__DATASET RECORDS__.
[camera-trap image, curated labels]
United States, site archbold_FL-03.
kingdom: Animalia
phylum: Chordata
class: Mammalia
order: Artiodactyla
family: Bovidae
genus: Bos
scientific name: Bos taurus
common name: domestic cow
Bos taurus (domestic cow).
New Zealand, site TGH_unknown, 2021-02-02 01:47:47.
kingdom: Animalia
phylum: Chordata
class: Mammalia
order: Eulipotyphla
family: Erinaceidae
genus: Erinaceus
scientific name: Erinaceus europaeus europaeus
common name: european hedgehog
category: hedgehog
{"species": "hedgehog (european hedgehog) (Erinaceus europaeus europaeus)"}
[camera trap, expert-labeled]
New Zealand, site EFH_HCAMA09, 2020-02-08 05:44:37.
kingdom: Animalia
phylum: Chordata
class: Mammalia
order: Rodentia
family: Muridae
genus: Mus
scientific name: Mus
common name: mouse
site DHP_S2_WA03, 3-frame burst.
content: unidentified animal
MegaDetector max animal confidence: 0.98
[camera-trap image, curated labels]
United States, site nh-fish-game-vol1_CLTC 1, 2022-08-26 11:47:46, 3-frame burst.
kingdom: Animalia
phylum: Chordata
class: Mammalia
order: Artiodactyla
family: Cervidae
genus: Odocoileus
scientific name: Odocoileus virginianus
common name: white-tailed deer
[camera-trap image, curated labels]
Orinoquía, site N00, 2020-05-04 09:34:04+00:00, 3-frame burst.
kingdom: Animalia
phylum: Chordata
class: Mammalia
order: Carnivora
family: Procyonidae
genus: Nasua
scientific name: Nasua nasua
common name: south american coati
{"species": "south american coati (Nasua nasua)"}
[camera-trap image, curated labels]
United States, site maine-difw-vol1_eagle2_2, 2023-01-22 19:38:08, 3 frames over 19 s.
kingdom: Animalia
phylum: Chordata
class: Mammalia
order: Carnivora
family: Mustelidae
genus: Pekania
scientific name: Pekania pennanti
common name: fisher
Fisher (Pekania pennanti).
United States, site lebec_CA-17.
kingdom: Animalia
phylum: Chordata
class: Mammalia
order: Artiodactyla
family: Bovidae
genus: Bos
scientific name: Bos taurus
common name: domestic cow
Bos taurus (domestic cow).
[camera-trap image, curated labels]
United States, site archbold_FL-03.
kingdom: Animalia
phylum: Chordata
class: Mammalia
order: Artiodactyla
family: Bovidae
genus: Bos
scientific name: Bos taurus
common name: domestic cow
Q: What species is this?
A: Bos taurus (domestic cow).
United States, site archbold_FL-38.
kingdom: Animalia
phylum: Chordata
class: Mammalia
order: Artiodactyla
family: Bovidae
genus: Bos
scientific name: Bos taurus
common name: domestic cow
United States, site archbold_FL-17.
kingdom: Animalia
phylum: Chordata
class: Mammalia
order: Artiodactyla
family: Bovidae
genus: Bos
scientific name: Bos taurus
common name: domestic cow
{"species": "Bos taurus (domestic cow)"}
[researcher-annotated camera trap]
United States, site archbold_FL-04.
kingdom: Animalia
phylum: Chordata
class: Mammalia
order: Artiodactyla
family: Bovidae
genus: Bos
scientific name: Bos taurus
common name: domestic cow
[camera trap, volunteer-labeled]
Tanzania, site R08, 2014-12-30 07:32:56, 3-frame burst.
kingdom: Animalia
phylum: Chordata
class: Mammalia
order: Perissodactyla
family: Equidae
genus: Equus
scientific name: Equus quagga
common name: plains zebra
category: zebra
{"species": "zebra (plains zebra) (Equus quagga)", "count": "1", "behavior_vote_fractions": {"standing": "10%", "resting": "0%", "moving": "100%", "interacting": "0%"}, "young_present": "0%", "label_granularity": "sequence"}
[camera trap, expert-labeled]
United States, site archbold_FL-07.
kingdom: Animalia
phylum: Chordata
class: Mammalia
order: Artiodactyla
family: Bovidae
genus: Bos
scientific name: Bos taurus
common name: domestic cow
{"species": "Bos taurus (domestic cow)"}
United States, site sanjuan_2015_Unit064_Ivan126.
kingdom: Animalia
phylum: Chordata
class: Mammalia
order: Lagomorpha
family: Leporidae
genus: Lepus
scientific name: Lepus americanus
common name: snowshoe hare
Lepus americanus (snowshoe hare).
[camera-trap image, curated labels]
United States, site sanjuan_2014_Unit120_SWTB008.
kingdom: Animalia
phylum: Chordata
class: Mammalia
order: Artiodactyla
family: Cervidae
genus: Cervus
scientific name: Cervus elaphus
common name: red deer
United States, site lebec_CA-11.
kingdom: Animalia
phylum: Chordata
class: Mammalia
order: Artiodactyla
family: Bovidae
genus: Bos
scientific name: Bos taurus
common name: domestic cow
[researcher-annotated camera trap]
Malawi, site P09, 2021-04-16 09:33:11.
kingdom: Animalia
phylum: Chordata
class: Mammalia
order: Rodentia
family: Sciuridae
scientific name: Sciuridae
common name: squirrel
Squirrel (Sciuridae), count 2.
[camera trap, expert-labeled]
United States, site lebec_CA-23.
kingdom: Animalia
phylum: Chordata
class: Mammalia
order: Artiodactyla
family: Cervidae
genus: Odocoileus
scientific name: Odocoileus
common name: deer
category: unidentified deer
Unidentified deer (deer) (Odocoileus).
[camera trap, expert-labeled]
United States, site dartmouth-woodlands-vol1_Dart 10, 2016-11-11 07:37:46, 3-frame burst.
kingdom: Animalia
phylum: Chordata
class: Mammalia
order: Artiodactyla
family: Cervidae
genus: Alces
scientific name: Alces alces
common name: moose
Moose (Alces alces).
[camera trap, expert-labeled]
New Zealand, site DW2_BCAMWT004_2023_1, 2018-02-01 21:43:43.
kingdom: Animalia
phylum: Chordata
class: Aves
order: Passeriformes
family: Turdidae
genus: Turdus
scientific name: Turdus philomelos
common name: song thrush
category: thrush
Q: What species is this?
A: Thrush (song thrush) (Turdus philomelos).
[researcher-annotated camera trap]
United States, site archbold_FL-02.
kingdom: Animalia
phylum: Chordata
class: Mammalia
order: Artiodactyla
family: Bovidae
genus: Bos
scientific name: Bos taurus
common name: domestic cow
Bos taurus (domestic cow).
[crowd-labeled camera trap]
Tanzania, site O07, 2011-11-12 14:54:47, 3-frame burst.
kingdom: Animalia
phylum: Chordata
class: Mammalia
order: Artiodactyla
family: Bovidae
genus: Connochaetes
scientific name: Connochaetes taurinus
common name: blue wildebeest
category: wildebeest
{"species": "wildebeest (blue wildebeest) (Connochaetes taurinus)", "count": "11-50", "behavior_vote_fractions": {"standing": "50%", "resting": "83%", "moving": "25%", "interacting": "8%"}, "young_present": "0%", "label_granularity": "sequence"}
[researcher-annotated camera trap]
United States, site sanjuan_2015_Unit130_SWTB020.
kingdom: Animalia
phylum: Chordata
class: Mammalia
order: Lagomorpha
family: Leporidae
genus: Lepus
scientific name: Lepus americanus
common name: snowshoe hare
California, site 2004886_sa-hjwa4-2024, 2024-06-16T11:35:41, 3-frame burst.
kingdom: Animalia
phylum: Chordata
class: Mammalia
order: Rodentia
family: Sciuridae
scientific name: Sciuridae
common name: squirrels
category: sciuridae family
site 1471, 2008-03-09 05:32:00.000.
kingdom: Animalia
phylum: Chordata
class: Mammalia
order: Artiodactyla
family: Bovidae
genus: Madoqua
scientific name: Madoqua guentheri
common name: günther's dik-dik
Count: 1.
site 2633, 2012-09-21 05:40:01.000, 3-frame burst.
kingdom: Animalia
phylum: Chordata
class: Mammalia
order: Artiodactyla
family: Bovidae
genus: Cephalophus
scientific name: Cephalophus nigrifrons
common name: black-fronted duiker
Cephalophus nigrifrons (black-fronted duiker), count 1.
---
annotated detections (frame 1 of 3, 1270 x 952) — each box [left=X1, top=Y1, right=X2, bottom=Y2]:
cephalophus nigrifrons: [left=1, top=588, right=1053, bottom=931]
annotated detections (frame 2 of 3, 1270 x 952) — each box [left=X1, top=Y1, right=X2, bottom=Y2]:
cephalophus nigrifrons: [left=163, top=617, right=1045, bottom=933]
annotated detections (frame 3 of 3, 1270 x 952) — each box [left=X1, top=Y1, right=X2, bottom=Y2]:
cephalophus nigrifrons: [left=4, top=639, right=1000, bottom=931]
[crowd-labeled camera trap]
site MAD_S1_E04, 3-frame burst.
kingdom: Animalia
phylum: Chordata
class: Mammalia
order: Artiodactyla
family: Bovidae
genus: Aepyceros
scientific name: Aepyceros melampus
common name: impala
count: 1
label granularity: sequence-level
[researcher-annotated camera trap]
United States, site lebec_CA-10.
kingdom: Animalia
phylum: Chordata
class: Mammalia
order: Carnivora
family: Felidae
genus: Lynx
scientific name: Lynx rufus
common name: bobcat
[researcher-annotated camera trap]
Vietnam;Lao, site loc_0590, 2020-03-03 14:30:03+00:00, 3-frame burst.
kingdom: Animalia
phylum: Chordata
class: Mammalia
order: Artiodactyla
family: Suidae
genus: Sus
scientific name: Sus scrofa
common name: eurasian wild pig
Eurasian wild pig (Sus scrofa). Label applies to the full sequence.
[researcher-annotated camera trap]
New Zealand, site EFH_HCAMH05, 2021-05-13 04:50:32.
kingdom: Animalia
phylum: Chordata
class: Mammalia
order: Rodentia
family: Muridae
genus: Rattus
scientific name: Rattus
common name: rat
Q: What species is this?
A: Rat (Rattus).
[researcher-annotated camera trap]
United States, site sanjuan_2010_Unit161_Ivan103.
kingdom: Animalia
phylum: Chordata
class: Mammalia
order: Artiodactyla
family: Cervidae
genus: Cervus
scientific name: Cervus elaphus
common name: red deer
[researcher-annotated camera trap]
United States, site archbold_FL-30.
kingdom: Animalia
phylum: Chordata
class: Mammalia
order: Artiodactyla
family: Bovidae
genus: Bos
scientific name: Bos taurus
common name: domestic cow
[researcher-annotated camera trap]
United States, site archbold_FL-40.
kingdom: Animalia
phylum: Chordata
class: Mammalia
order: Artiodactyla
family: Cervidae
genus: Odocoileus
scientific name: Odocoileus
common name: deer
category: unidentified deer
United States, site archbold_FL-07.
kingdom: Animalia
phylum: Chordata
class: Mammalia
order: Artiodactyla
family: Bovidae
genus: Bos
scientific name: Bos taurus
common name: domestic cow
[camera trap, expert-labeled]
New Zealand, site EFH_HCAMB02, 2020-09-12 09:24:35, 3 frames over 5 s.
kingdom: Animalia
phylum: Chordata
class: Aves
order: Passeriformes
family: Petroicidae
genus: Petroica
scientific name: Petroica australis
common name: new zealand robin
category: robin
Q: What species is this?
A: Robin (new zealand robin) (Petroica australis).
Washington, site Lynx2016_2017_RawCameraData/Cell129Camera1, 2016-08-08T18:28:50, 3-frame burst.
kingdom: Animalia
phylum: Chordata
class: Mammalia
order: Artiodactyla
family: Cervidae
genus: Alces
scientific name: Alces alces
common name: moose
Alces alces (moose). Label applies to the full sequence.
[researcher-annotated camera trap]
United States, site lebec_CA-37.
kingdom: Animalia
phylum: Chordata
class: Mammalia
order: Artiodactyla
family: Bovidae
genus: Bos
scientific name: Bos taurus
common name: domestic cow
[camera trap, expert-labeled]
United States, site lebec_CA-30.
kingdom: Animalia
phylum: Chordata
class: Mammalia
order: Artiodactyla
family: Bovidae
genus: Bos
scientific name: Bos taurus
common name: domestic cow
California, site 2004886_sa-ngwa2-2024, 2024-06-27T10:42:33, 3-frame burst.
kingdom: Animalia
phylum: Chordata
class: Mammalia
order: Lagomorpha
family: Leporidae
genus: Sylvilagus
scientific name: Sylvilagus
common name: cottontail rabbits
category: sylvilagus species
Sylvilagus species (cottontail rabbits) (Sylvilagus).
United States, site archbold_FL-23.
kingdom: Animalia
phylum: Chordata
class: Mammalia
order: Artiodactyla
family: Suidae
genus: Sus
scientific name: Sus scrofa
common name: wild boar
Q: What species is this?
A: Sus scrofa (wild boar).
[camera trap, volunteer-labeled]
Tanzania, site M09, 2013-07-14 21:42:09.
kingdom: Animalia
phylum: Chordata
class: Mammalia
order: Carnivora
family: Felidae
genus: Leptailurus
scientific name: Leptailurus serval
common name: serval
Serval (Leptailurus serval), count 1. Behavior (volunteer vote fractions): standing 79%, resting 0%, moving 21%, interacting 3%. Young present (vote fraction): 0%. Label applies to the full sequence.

__WHAT TO DO__.
What is needed is an exact repetition of the lines from the first line of the records through the line containing "common name: mouse", both ends included, and nothing more.

__RESPONSE AREA__.
[camera-trap image, curated labels]
United States, site archbold_FL-03.
kingdom: Animalia
phylum: Chordata
class: Mammalia
order: Artiodactyla
family: Bovidae
genus: Bos
scientific name: Bos taurus
common name: domestic cow
Bos taurus (domestic cow).
New Zealand, site TGH_unknown, 2021-02-02 01:47:47.
kingdom: Animalia
phylum: Chordata
class: Mammalia
order: Eulipotyphla
family: Erinaceidae
genus: Erinaceus
scientific name: Erinaceus europaeus europaeus
common name: european hedgehog
category: hedgehog
{"species": "hedgehog (european hedgehog) (Erinaceus europaeus europaeus)"}
[camera trap, expert-labeled]
New Zealand, site EFH_HCAMA09, 2020-02-08 05:44:37.
kingdom: Animalia
phylum: Chordata
class: Mammalia
order: Rodentia
family: Muridae
genus: Mus
scientific name: Mus
common name: mouse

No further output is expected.